Economie

Des unités clandestines de vins et spiritueux pullulent dans les villes camerounaises

Des unités clandestines de vins et spiritueux pullulent dans les villes camerounaises

9 février 2021, une perquisition permet de saisir un  important stock de vin, de champagnes frelatés, un fut d’éthanol, dans un domicile à Yaoundé. Le 9 octobre 2020, une unité de production de faux vins et whiskies est démantelée à Douala.

Une perquisition ordonnée par le procureur de la République a permis, 9 février 2021, l’interpellation d’un couple. Il était le propriétaire d’une distillerie clandestine de vins et spiritueux de contrefaçons. C’était au quartier Elig-Edzoa Yaoundé.
Selon la presse locale, la police a saisi un « important stock de vin, de champagnes frelatés, un fut d’éthanol, des vignettes Cemac de plusieurs produits, dont Guinness, St-James, Wilson, Moët, Black Label et autres, des bouchons et capsules, des colorants et même du cannabis ».

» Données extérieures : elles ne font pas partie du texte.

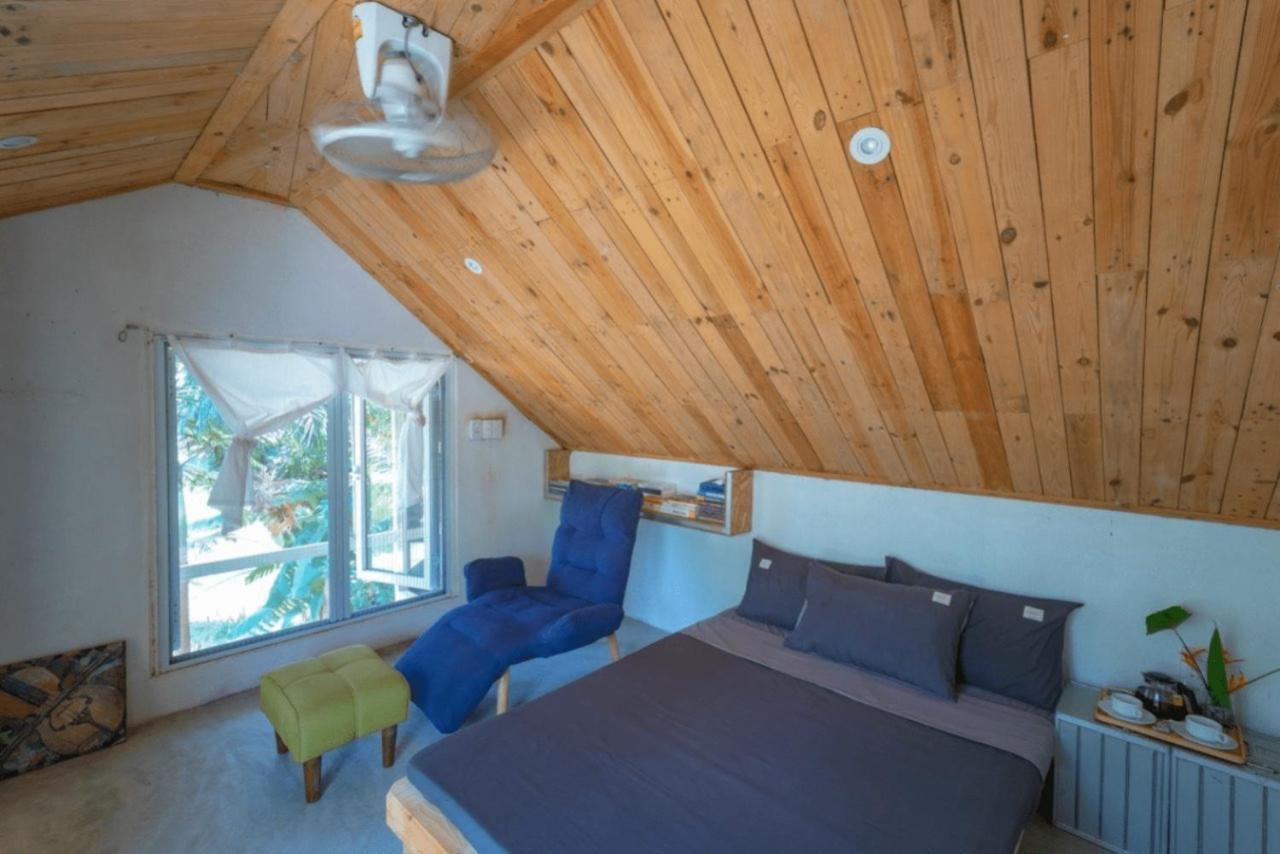 לאנג קו Homie Hava Homestay מראה חיצוני תמונה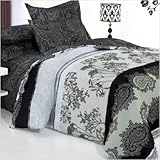 Arya Jade Duvet Cover Bed in Bag Full Queen Bedding Gift Set AR191Q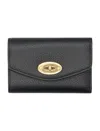 Mulberry Darley Folded Multi-card Wallet In Multi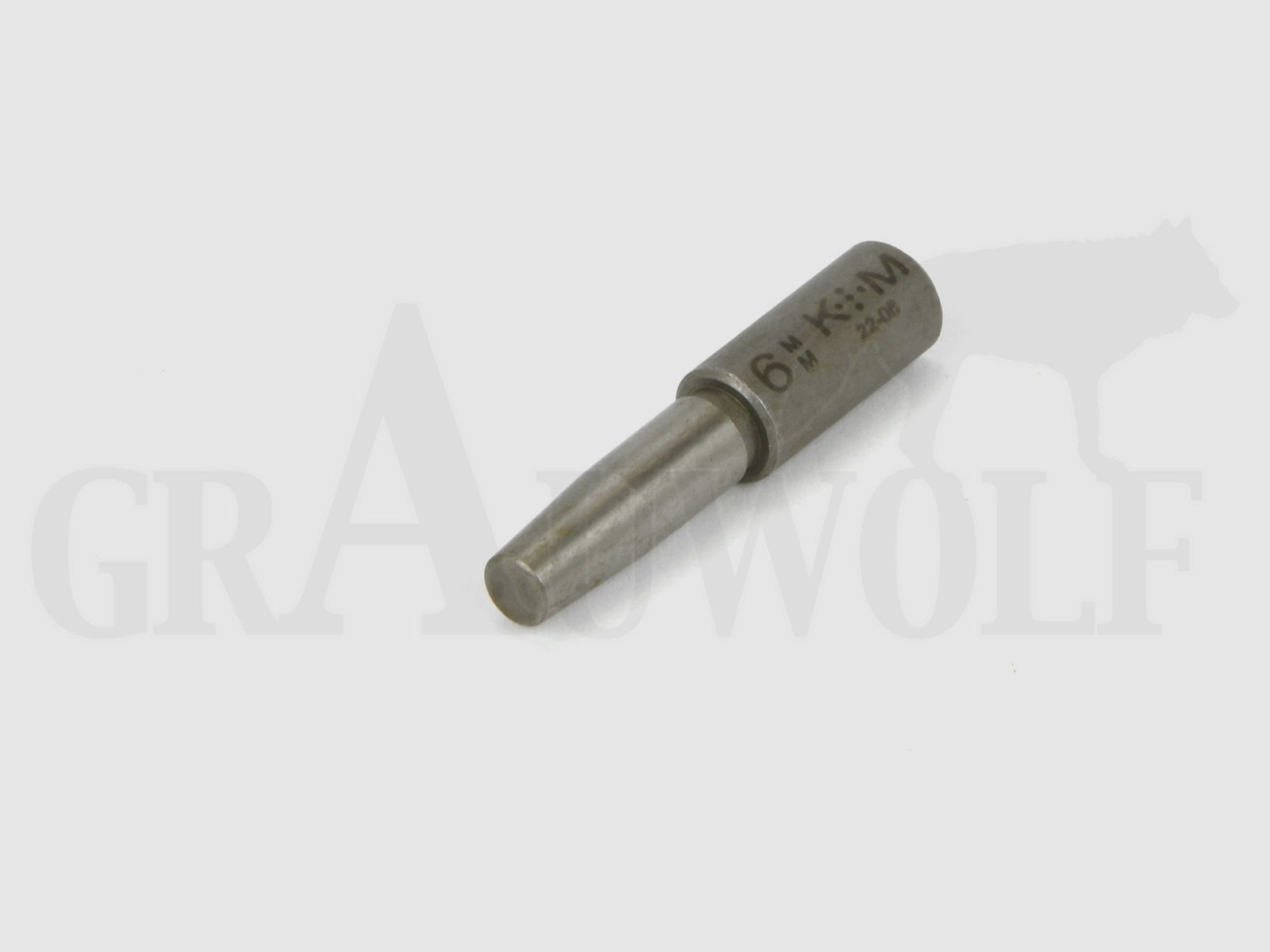 K&M Hülsenhalsaufweiter Einsatz Powerstroke .24 / 6 mm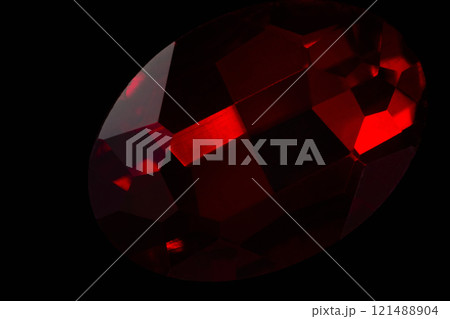 Color of a ruby Color of a ruby 121488904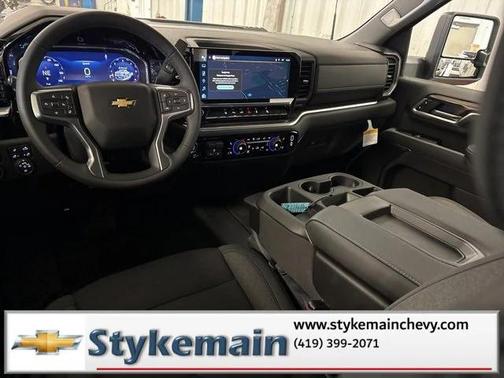 2026 Chevrolet Silverado 2500 LT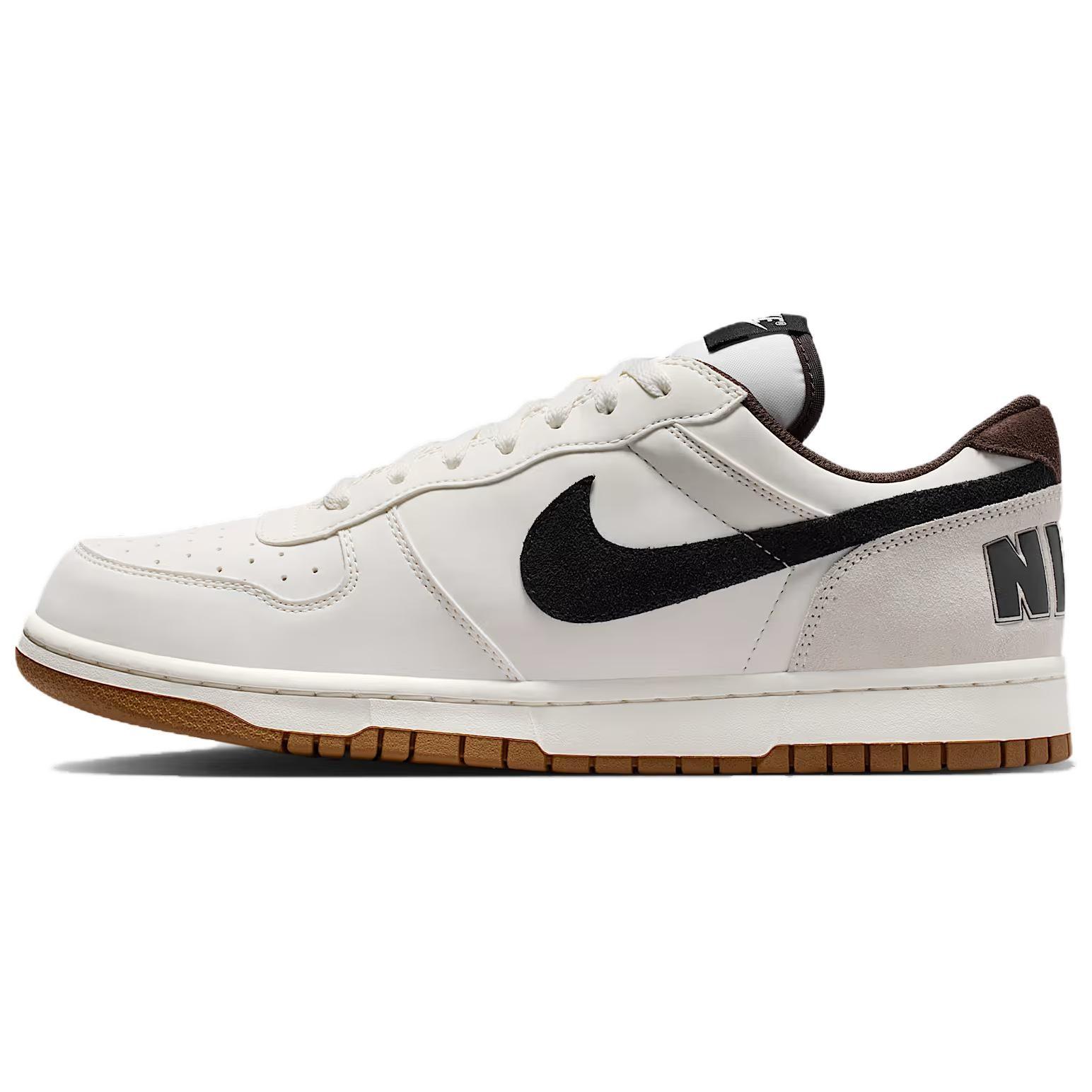 Nike Big Synthetic Leather Low top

Les deux suspects, mis aux arrêts, sont passés aux aveux à la grande joie des voisins pour qui cette activité était source d’insécurité dans la zone. Martin Camus Mimb, le promoteur d’une radio urbaine émettant de Douala, croit savoir que « cette minuscule distillerie ne peut pas à elle seule alimenter tous les snacks, night-clubs et caves privées du Cameroun ». Pour lui, il en existerait entre une cinquantaine et une centaine à Douala et Yaoundé, les deux principales villes du pays.

Le journaliste sportif n’a pas tort. Le 9 octobre 2020, une opération conduite par le préfet du département du Wouri à Bonabéri, dans la périphérie de Douala, a démantelé une unité de production de faux vins et whiskies installée dans une maison insalubre.

Produits impropres à la consommation

Sur place, les forces de l’ordre ont arrêté une dizaine « d’employés » en plein travail et mis la main sur de vieilles bouteilles de vin servant de conditionnement à un liquide rouge conservé dans des tonneaux.

La saisie concerne également des vignettes de marquage mises en circulation par l’Etat pour lutter contre la contrebande des liqueurs et autres vins, qui donnent à ces produits pourtant dangereux l’apparence de vrais vins.

Peu de temps avant, la brigade nationale de contrôle et de répression des fraudes du ministère du Commerce a débusqué à Yaoundé un entrepôt spécialisé dans le reconditionnement de produits impropres à la consommation, dont des whiskies d’une marque inconnue du ministère du Commerce.